1. In August 2020, Kamala Harris made her history as the first woman to accept the vice-presidential candidacy alongside Joe Biden, the first Black and South Asian to accept the nomination. Harris, California’s U.S. senator, had previously served as California’s attorney general. On November 7, after having been confirmed vice president-elect, Kamala Harris talked with the nation of Wilmington, Delaware, saying, “I’m not going to be the last woman to become the first woman in this office because everyone who wonders today sees a country of possibility.”

2. On 20 January, Jill Biden will be the first lady after Joe Biden is confirmed as President of the United States.

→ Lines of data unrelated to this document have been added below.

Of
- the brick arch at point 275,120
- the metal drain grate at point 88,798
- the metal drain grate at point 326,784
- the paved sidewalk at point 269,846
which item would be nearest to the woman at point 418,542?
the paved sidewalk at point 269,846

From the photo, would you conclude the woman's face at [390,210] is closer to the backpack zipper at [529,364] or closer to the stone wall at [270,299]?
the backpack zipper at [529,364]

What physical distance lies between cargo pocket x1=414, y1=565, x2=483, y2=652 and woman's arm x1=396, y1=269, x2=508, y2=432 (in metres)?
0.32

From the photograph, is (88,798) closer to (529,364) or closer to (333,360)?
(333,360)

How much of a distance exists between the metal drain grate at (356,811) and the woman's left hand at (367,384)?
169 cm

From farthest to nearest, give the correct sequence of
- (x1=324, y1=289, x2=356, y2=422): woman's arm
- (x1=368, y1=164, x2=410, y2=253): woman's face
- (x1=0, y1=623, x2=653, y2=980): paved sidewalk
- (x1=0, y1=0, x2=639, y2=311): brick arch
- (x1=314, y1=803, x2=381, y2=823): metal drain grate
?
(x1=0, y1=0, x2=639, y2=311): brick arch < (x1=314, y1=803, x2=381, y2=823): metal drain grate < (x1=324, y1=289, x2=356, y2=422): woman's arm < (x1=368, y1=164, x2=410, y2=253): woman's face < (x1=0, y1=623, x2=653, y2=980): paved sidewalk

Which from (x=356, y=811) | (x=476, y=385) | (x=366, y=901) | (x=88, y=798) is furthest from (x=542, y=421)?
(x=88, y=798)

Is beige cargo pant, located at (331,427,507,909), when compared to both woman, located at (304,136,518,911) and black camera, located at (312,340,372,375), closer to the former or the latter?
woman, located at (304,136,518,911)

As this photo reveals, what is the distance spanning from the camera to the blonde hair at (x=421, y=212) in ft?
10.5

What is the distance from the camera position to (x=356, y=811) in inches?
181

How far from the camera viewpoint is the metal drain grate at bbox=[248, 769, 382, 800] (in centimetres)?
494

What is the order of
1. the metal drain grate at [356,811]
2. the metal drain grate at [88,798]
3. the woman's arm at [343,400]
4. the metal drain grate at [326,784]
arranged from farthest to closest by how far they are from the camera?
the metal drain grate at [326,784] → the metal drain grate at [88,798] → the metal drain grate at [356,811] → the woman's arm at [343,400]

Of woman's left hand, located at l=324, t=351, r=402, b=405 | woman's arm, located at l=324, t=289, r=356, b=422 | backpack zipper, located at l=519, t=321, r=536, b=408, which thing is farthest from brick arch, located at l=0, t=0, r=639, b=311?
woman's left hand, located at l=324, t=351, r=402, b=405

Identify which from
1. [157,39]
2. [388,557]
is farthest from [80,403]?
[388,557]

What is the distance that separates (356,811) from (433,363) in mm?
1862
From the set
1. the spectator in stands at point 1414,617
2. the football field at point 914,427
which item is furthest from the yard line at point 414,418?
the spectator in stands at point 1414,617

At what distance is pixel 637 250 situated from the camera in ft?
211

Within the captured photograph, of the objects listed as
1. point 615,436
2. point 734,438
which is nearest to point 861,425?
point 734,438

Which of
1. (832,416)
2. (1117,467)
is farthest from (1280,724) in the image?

Jill Biden had previously been Obama’s second lady and had been a teacher throughout her life — she will continue to play a part even when moving to the White House. She also focused on working with and campaigning for military families, emphasizing the need of community college training and women’s problems from the prevention of breast cancer and equality between women in the USA and overseas.

3. The job of President-elect Joe Biden’s vice-presidential candidate was apparently contemplated by Susan Rice. However, the former Obama manager has been lately announced to head the Domestic Policy Board or the DPC instead. Biden said she was working to “connect domestic politics, economic politics, and national security, never before,” according to NBC when she announced the post of Rice.

4. Kristen Clarke was the chairman and executive director of the National Lawyers’ Committee Under Law, before being appointed by Joe Biden as the associate civil rights attorney general. She was once the head of the New York State Public Attorney’s Office Civil Rights Office and a member of the NAACP Legal Defense and Educational Fund, Inc., in the fields of voting and election law.

5. Following a special election in California’s eighth congressional district, including San Francisco, Nancy Pelosi became a congressman in 1987. Pelosi was elected as the Leader of the Democratic Chamber in 2002. In 2006, Pelosi became the House’s speaker after Democrats had taken over both the Chamber and the Senate. She was a critique of President George W. Bush’s stand on Iraq’s war and an advocate for the Affordable Care Act of President Barack Obama.